Passage to read Start Marker

Real Talk: Is Nose Hair Waxing Cool, or Just a Bad Idea?
Waxing your bikini line? Sure. Legs? Have at it. But what about slathering the insides of your nostrils with wax to yank out all of your nose hairs? Apparently, more and more people are doing exactly that. "Nose hair waxing is very popular and one of our top-requested services by both men and women," says Gina Petak, education manager for European Wax Center.
While there's something admittedly satisfying about the idea of super smooth, hair-free nostrils, is nose hair waxing a good idea? Ahead, experts weigh in on everything you need to know before you wax the inside of your nose.
(Just sayin': It's always up to you whether you want to remove body hair, but you shouldn't feel like you need to because of society's "beauty standards." Find out what stopped one Shape editor from lasering off her pubes.)
Your Nose Hairs Serve a Purpose
Before you consider removing them, it's important to keep in mind that the hairs inside your nose are there for a reason. "Nose hairs are super important for the respiratory system," explains Purvisha Patel, M.D., a board-certified dermatologist and founder of Visha Skincare. They're the first way you filter the air that you breathe, acting as a physical filter to block out both larger particles of debris as well as microbes, she adds.
In short, your nose hairs play an important role in respiratory protection. Removing them puts at you at risk of not only inflammation in the nose — signs include itching, burning, sneezing — but also lung irritation, says Dr. Patel. (Also worth checking out: Air purifiers to help filter allergens from your home.)
So, Is Nose Hair Waxing Okay?
Dr. Patel advises against nose hair waxing, saying that trimming any nose hairs you find unsightly is a far safer bet than regular waxing. Simply use a small pair of cuticle or eyebrow scissors to snip the tips of the hairs that stick out and are visible below your nostrils. Try Tweezerman Facial Hair Scissors (Buy It, $12, amazon.com), which reviewers say easily take care of pesky hairs that might be ~hanging out~ and also have rounded tips for safety.
If you'd like to trim more than a couple of hairs or address ones deeper inside your nostril, electric trimmers can be a good option; they're safe and can be even easier to maneuver than scissors, says Dr. Patel. Try TOUCHBeauty Hair Trimmer (Buy It,
$19 $14, amazon.com). (Related: Your Complete Guide to Body Hair Removal and Grooming)
That being said, both Patek and Dr. Patel agree that, if you do want to proceed with nose hair waxing, this is one hair removal service you might want to leave to the pros. Why shouldn't you DIY? The nose is a prime spot for bacteria in the body. Waxing, if done incorrectly, can oftentimes lead to a removal of not only the hairs but also some of the skin. This creates open wounds or ulcerations, which in turn can become infected by the bacteria that are already living in your nose, explains Dr. Patel.
Professionals, on the other hand, are trained to both apply and remove the wax properly — as well as gauge the temperature of the wax — in order to safely and effectively remove nose hairs without damaging the skin, says Patek. (Related: Your Complete Guide to Body Hair Removal and Grooming)

Passage to read End Marker
Supplied entries Start Marker

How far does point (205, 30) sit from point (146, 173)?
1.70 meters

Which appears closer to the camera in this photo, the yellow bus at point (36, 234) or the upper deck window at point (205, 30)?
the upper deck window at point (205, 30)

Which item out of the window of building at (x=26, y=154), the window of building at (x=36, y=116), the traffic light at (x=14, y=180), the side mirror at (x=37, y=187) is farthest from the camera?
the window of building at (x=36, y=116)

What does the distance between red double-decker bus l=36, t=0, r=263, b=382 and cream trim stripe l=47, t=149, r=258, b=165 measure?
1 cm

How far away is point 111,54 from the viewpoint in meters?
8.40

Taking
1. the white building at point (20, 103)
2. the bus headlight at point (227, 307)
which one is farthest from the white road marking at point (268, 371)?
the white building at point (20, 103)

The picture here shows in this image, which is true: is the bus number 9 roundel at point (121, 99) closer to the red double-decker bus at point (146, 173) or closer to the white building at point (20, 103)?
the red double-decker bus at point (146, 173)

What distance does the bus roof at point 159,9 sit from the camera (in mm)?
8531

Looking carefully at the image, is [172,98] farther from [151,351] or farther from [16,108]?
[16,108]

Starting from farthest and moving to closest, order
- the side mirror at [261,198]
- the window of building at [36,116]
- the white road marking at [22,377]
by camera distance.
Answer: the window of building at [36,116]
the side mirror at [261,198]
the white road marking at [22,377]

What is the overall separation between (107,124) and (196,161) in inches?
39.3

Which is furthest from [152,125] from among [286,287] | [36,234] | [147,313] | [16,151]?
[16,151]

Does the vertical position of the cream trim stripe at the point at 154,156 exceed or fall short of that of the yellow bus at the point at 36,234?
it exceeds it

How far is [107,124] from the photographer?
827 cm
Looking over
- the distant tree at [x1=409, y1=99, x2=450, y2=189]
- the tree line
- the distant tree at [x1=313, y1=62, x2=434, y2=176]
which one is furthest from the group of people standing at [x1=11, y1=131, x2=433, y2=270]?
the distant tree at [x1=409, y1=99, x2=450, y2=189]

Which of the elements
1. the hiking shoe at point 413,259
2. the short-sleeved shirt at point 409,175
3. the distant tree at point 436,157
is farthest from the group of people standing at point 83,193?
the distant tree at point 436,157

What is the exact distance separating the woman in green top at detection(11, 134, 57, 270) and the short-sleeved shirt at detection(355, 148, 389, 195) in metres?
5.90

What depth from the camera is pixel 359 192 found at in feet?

Supplied entries End Marker

● **Problem statement**: Write out the passage of the nose hair waxing article above from "Real Talk: Is" to "of your nose.", word for word.

● **Answer to the exercise**:
Real Talk: Is Nose Hair Waxing Cool, or Just a Bad Idea?
Waxing your bikini line? Sure. Legs? Have at it. But what about slathering the insides of your nostrils with wax to yank out all of your nose hairs? Apparently, more and more people are doing exactly that. "Nose hair waxing is very popular and one of our top-requested services by both men and women," says Gina Petak, education manager for European Wax Center.
While there's something admittedly satisfying about the idea of super smooth, hair-free nostrils, is nose hair waxing a good idea? Ahead, experts weigh in on everything you need to know before you wax the inside of your nose.